**** INFORMATION SUPPLIED

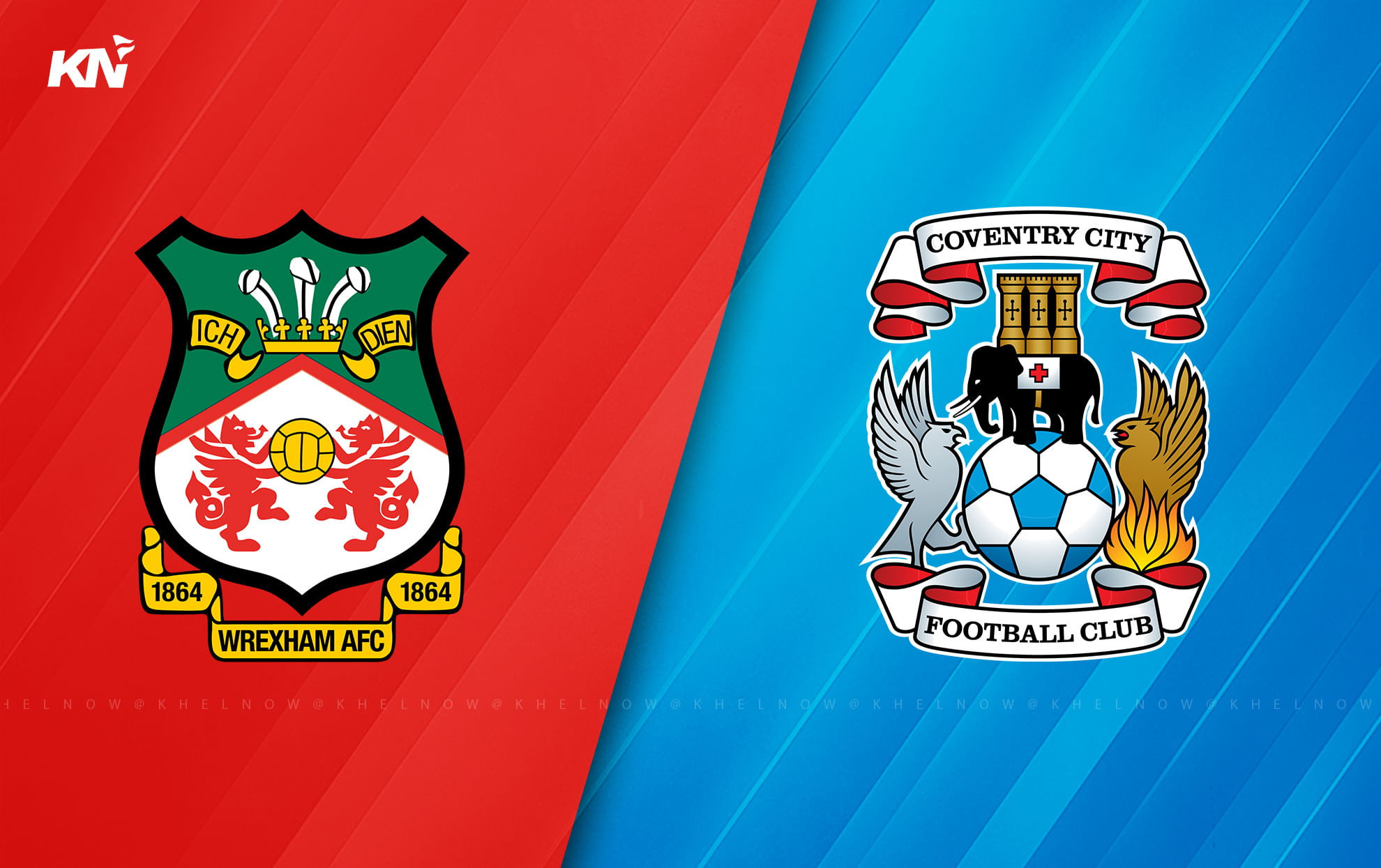 Wrexham vs Coventry City Preview, prediction, lineups, betting tips & odds | EFL Championship 2025-26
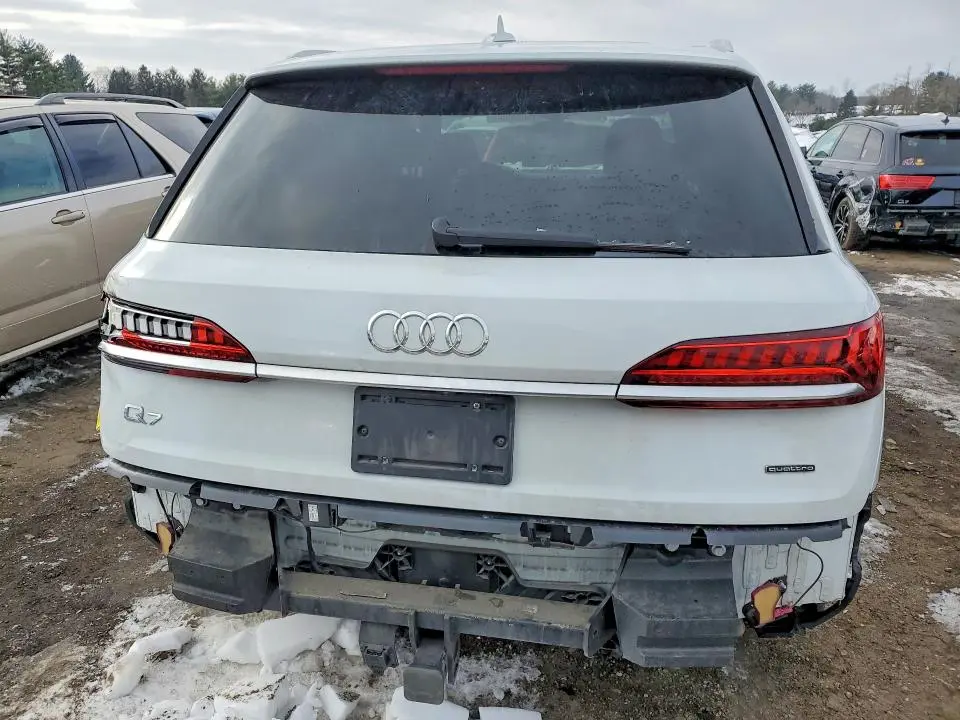 2021 AUDI Q7 PREMIUM PLUS  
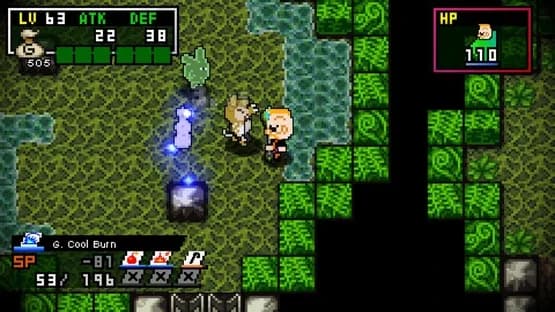 Cladun X2 — Screenshoty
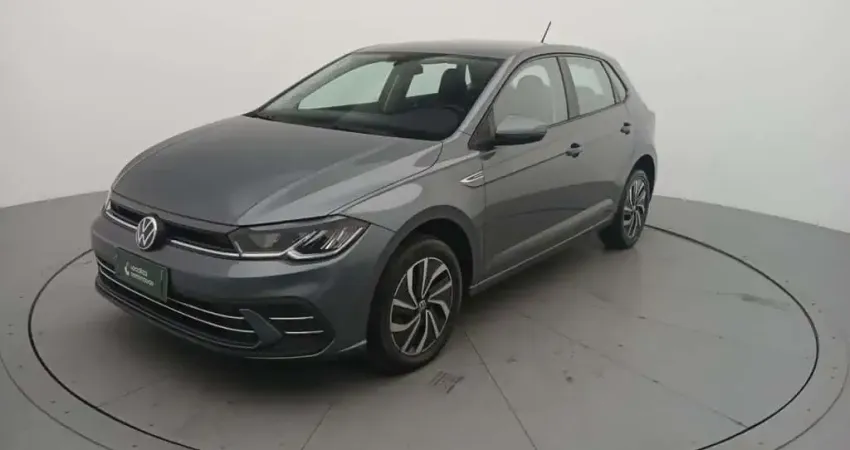 Volkswagen Polo 2024 1.0 170 tsi highline automático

********

**PROBLEM TO SOLVE:** Your copy should match the data exactly, apart from the images, which are dropped.

**ANSWER TO THIS TASK:**
 Wrexham vs Coventry City Preview, prediction, lineups, betting tips & odds | EFL Championship 2025-26
 2021 AUDI Q7 PREMIUM PLUS  
 Cladun X2 — Screenshoty
 Volkswagen Polo 2024 1.0 170 tsi highline automático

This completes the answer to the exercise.